For more information on converting data fields to fixed width, visit our Power Tip Working with CSV Files.
You can access the sort options under File : Advanced Sort/Options.
The default values for the Advanced Sort/Options are shown below. Within this dialog, you can configure the sort to be ascending or descending. You can also set options to remove duplicates, ignore case, or perform a numeric sort.
Sort Order (Ascending/descending)
This sets the sort for ascending or descending order. "Ascending" is the default.
- Ascending - This sets the sort for ascending order ('a' to 'z', 1-9).
- Descending - This sets the sort for descending order ('z' to 'a', 9-1).
See Remove Duplicates section below.
This option should be checked if you want the search to be insensitive to case, i.e. "CAT" is considered the same as "cat". Do not check this option if the sort should consider "CAT" different from "cat".
If this is checked, the sort will perform a numeric sort on the selected columns. Typically a sort is non-numeric and the values 1,11,111 would be sorted before 2,22,222 as 1 comes before 2. If a numeric sort is selected, the values would be sorted in numeric order (1,2,11,12,111,222). The numeric sort is not possible with a locale specific sort or when using the alternate sort method.
Click the "Sort" button to sort your file based on the configurations in the Advanced Sort/Options dialog. Below is a screenshot of our sample data after a sort with UltraEdit's default settings.
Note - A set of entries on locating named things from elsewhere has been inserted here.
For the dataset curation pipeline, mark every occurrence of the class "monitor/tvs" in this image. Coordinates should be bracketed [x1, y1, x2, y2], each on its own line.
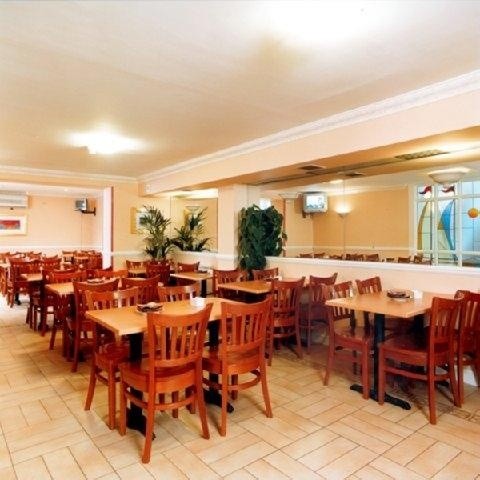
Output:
[73, 198, 89, 212]
[302, 191, 328, 213]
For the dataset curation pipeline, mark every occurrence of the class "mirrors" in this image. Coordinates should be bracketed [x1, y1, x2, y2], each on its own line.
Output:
[255, 159, 479, 269]
[170, 188, 218, 253]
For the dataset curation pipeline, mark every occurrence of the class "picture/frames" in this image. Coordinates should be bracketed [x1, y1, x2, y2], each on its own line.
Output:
[0, 213, 28, 236]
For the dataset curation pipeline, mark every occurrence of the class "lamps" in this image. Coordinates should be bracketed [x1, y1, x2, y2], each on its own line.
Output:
[428, 167, 470, 189]
[336, 179, 351, 218]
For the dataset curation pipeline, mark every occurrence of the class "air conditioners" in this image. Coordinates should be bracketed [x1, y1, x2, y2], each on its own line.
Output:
[0, 193, 28, 207]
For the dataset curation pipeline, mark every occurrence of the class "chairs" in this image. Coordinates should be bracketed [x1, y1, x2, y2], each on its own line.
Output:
[354, 276, 413, 383]
[320, 280, 394, 400]
[117, 302, 211, 463]
[296, 252, 433, 266]
[424, 288, 480, 404]
[188, 295, 273, 437]
[84, 287, 165, 431]
[157, 279, 233, 409]
[378, 296, 466, 425]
As an example, we would like to sort our file based on one of the numberical values - not the individual's name. In order to do this we will need to access the Advanced Sort/Options (in File : Sort : Advanced Sort/Options) and set a key.
A key is a a range of columns that will be used to sort the file. UltraEdit will only look at the Key (column range) and will sort the entire record (line), not just the data in the column. You can specify up to 4 hierarchical keys for a single sort. UltraEdit will look at Key 1 first. If the data between two lines is identical, UltraEdit will then look at Key 2, then Key 3, and finally Key 4.
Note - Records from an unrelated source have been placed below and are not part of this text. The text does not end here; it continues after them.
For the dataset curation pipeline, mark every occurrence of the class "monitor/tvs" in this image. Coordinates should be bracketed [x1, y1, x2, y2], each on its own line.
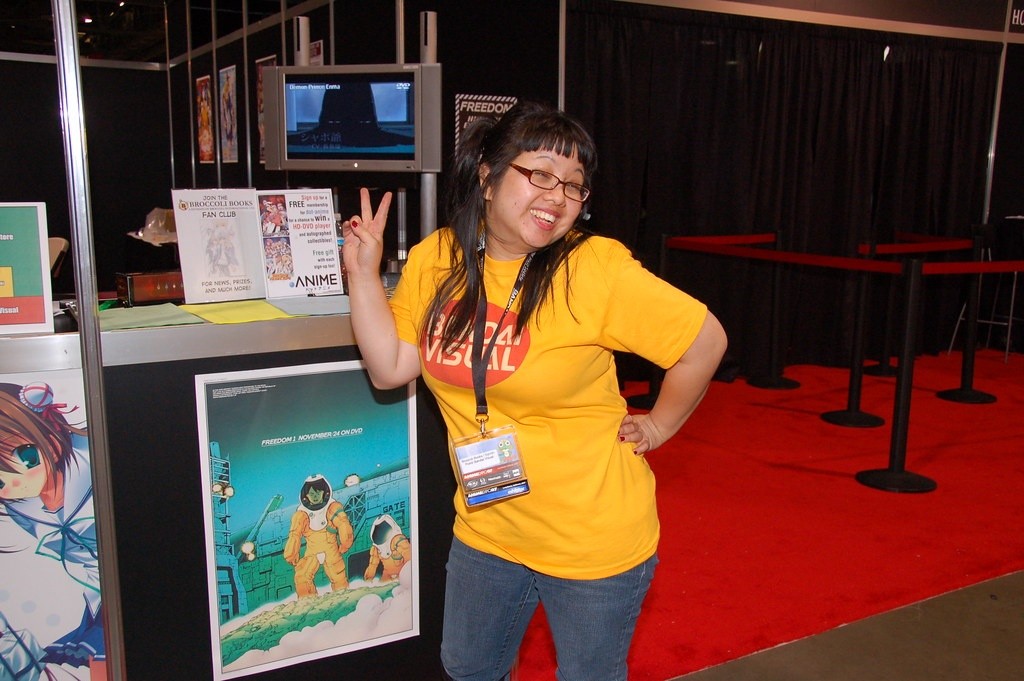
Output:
[262, 63, 441, 173]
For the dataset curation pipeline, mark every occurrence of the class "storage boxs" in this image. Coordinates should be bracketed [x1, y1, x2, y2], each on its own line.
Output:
[117, 271, 184, 309]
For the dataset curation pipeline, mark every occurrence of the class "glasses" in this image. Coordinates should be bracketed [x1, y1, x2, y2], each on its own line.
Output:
[510, 162, 590, 201]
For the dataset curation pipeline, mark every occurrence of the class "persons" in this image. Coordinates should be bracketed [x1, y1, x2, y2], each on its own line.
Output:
[341, 101, 730, 681]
In our example, the column data for our key exists between columns 20 and 28. Therefore we will enter "20" for the Start Column and "28" for the End Column.
Clicking the "Sort" button gives us the output shown below.
Finally, we'd like to not only sort our sample data based on the main monetary amount, but on the tax amount as well. This is easy to do - we will enter the Start Column "32" (where our sample tax data begins) and the End Column "-1". Setting a value of "-1" will cause UltraEdit to look to the absolute end of the line.
After clicking "Sort", our output is shown below.
The remove duplicates allows you to delete duplicate records based on the sort keys. When you check the Remove Duplicates option, you will then configure the delete behavior using the "Where All Selected Keys Match" and "Where Any Selected Keys Match" options.
Note: The remove duplicate will only search the keys which are enabled (checked) in the "RD" column.
To understand the difference between "Where All Selected Keys Match" and "Where Any Selected Keys Match", consider you are sorting columns "One" and "Two" on the following example:
Where All Selected Keys Match
If you select the "Where All Selected Keys Match" option, the sort routine deletes the record when the data in BOTH (all) columns match - ie: it is recoginized as a duplicate if the data for the record (line) in both column One and Two match.
From the example above, the only duplicate record would be the 4th record because there is a "1" in column One and Two. So, the result would be:
Where Any Selected Keys Match
If you select the "Where Any Selected Keys Match" option, the sort routine deletes the record when the data in any of the columns match - ie: it is recoginized as a duplicate if the data for the record has a match in any other key on any other record.
From the example above, the duplicate records would be the 2nd and the 4th. The 4th record is a duplicate because column One has a 1 in both the 1st and 4th records. The 2nd record is a duplicate because there is a 1 in column Two in both the 1st and 2nd record. So, the result would be:
That's all there is to sorting columns - a very powerful and easy way of sorting your text data.